Currently Tryon pays to have septic tanks pumped out, but is now questioning if that service should continue if the residents don’t pay a sewer fee.
Council met Nov. 20 and discussed the possible change to the ordinance but did not make any concrete decisions on how to handle septic tanks.
Tryon Town Manager Caitlin Martin said the town pays for in-city limit septic tanks estimated by town public works director Joel Burrell at about $250 per tank.
Martin said there are approximately 150 Tryon residents who are not on town sewer.
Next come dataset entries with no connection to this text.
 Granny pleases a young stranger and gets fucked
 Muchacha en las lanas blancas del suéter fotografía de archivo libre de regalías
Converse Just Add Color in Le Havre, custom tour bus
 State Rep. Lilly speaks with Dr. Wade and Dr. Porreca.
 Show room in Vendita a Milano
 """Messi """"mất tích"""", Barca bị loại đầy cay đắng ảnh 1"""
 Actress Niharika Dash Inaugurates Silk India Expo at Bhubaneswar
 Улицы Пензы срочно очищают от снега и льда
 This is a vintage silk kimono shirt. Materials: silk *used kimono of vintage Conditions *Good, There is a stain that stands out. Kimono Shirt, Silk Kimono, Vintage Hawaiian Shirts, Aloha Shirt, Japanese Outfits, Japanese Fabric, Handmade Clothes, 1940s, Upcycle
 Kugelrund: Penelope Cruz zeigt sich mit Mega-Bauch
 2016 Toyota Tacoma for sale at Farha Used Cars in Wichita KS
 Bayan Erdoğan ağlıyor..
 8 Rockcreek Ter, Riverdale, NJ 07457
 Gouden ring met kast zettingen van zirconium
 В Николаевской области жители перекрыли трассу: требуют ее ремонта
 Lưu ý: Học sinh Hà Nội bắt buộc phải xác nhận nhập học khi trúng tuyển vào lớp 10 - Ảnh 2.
The town’s ordinance mandates if sewer runs close enough to a property the resident must tie on. Tryon’s problem is there are several areas that sewer is not close by. The town has also faced an issue in recent years of residents discovering they have been paying for sewer for years without being connected to the town’s service.
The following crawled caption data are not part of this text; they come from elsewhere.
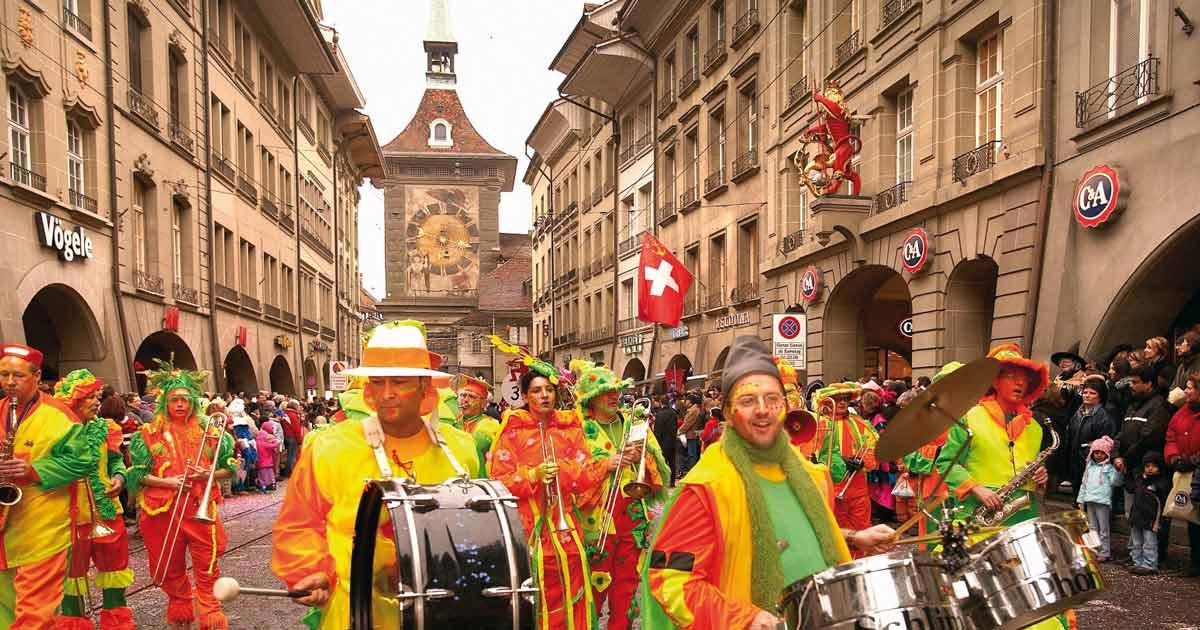 Carnevale di Basilea, una festa in piena follia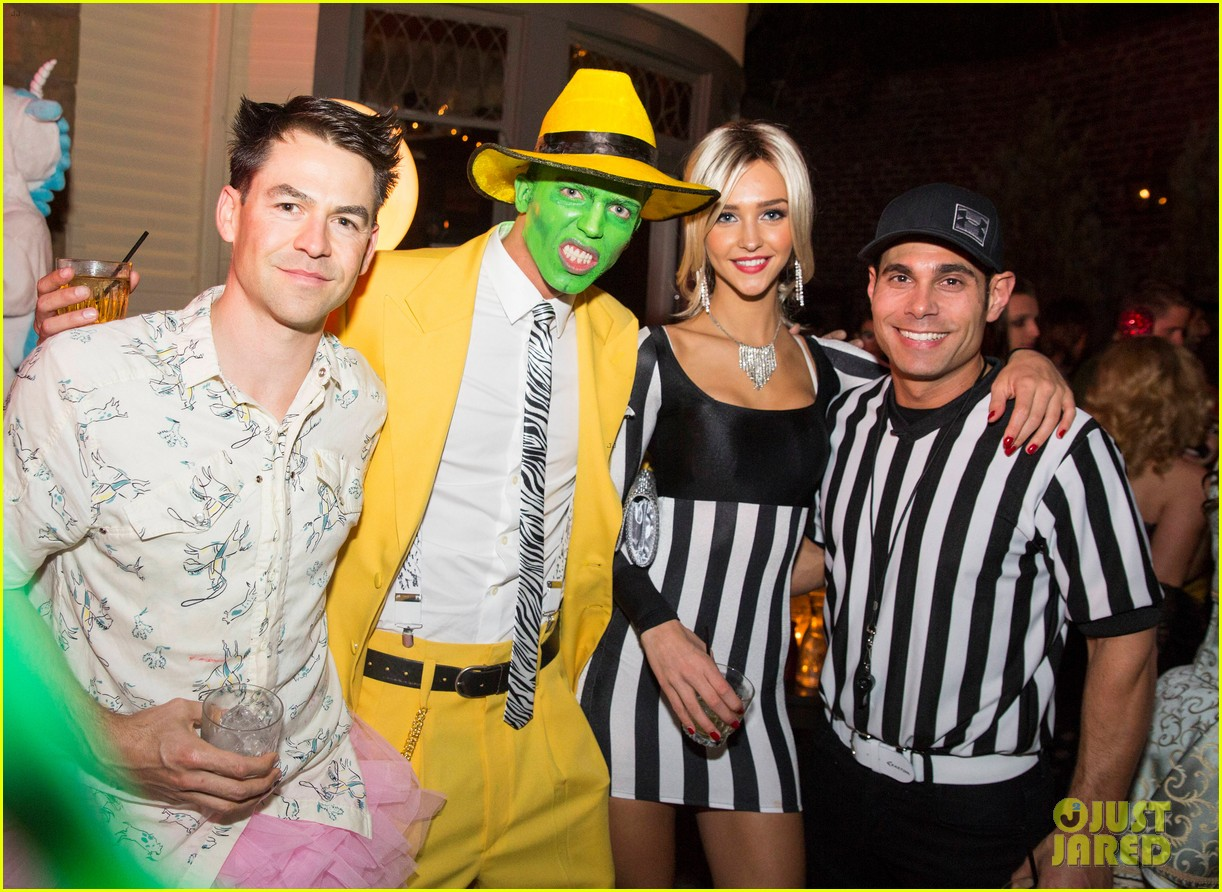 relive the best celeb costumes from just jared's halloween party in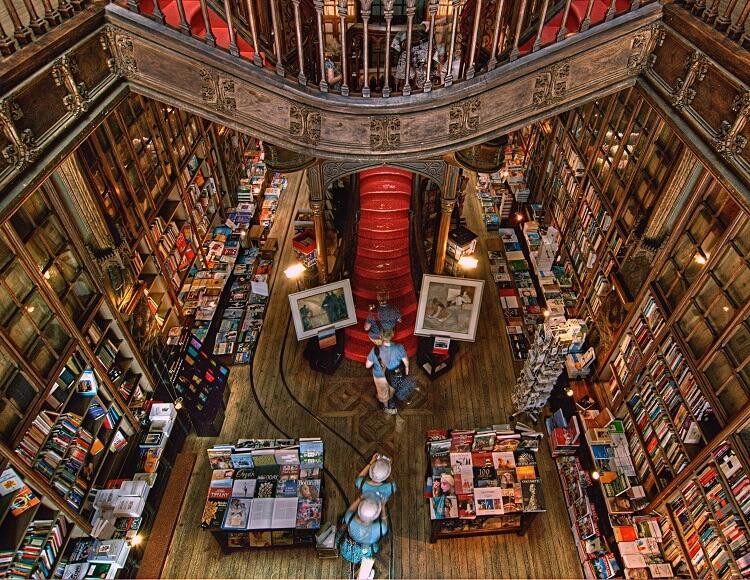 Grande Biblioteca Portuguesa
Tryon Mayor Alan Peoples said he has a problem pumping someone’s sewer if they aren’t paying any type of sewer fee.
Other council members mentioned an issue with some septic tanks having to be pumped out too often.
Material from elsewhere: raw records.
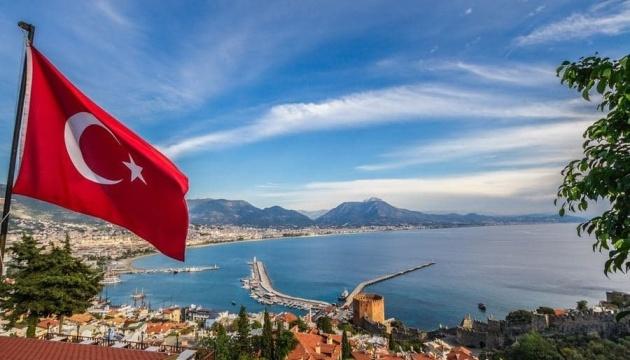 Туреччина чекає українських туристів з 1 липня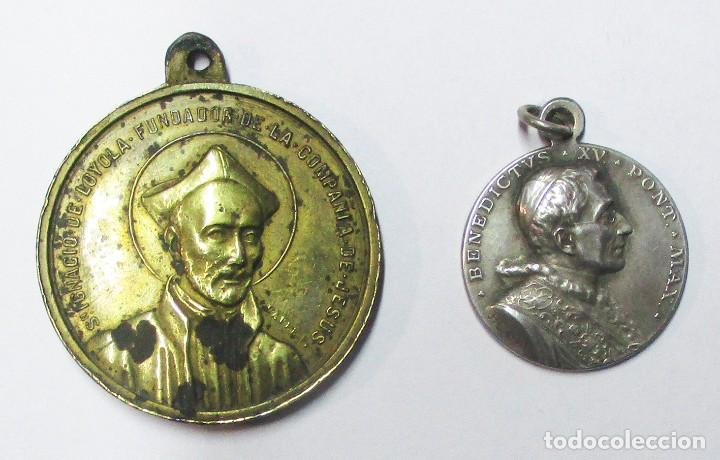 DOS MEDALLAS: SAN IGNACIO DE LOYOLA Y EL SANTO PADRE BENEDICTO XV. LOTE 0146 (Antigüedades - Religiosas - Medallas Antiguas)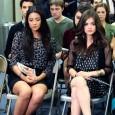 """O final da 2ª temporada de """"Pretty Little Liars"""" que foi ao ar na última segunda-feira, dia 19 de março, nos Estados Unidos, trouxe revelações bombásticas sobre quem, de fato, […]"""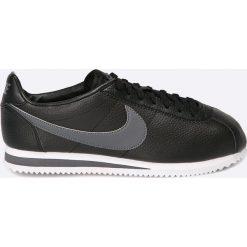 Nike Sportswear - Buty Classic Cortez Leather. Czarne buty skate męskie Nike Sportswear, z materiału. W wyprzedaży za 349,90 zł.
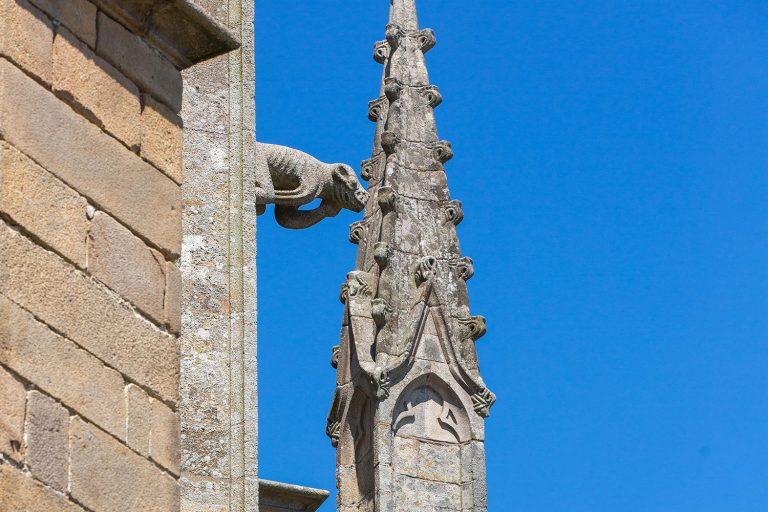 Détails de la Basilique Notre-Dame-Du-Paradis d'Hennebont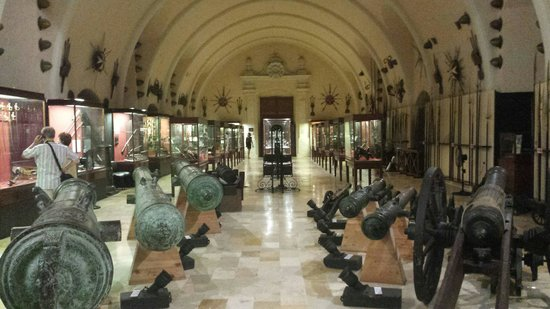 Grandmaster's Palace : Cannon and firearms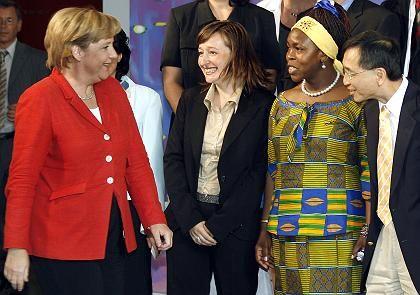 """Bundeskanzlerin Angela Merkel mit Teilnehmern des Integrationsgipfels: """"Eine offene Tür"""""""
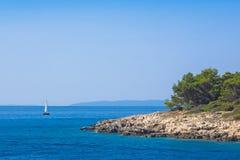 Bateau à voile près au littoral de l'île croate Rab Photo stock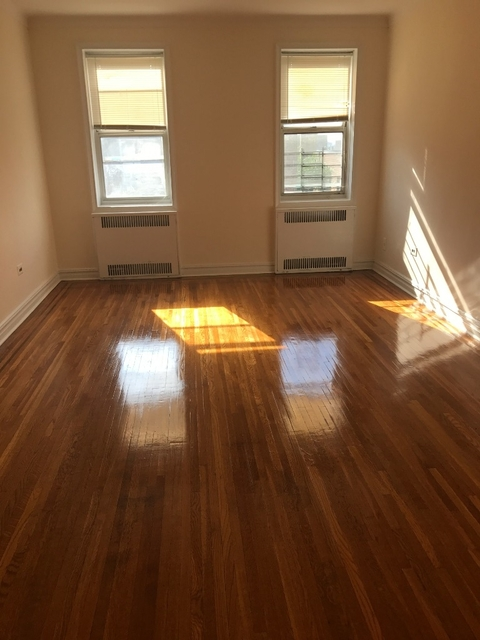 2 Bedrooms, Rego Park Rental in NYC for $2,150 - Photo 2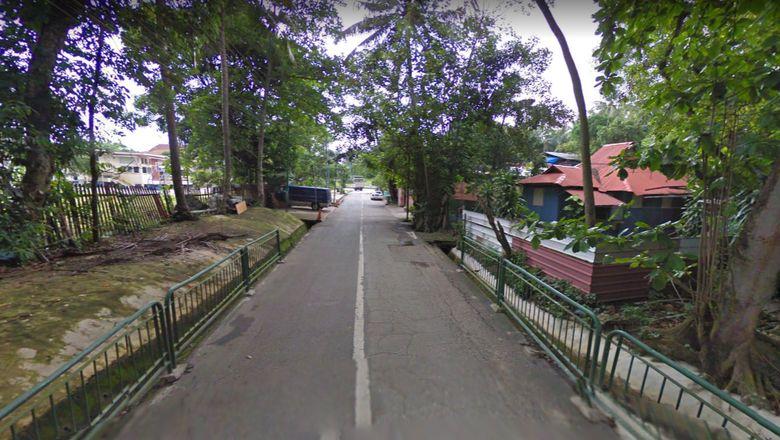 Jalanan di Kampong Lorong Buangkok, Singapura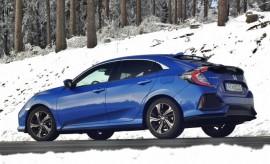 Honda Civic Hatch Seitenansicht blau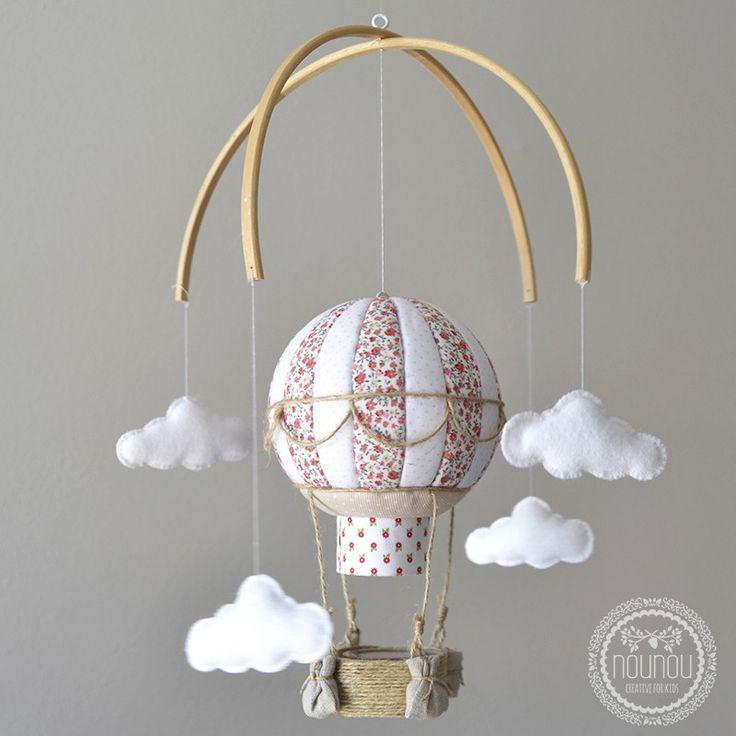 29€ Entrañable móvil en forma de globo aerostático que llevarán a mil y un lugares en los sueños de tu bebé.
Councilman Roy Miller said the town should only pump out a septic tank once or twice every 10 to 20 years.
Councilman George Baker said he agreed that it’s a different situation if the drain fill is faulty.
Council also discussed the issue of residents paying for sewer who don’t have town sewer. Miller said there’s currently a renter whose been paying for sewer for years. The town has now hooked up the residence to sewer but the question now is who is reimbursed; the renter or the landlord or if any reimbursement should be issued.
The town has experienced two residents since last year that discovered they’d been paying for sewer but actually had a septic tank. The first case was a woman who had been paying for sewer for approximately 21 years. State law says a town can reimburse the last two years of service, but Tryon decided to reimburse her for the past five years.
The town also hooked the woman up to town sewer at no charge. The next case was discovered this year with a renter. The town has discussed creating a new policy regarding reimbursement since the second case involved the renter paying approximately $1,300 for sewer service over a few years and it costs approximately the same for the town to connect a residence to sewer. A sewer tap in Tryon is $850 plus the costs of pipe and labor.
Baker said last month he thinks the town should get out of reimbursing residents for sewer fees and has no problem hooking them up to town sewer for free.
Council directed town staff to draft an ordinance with a new policy concerning pumping septic tanks. Martin said this week she is still working on the ordinance and council plans to discuss the proposed ordinance during its Dec. 18 meeting.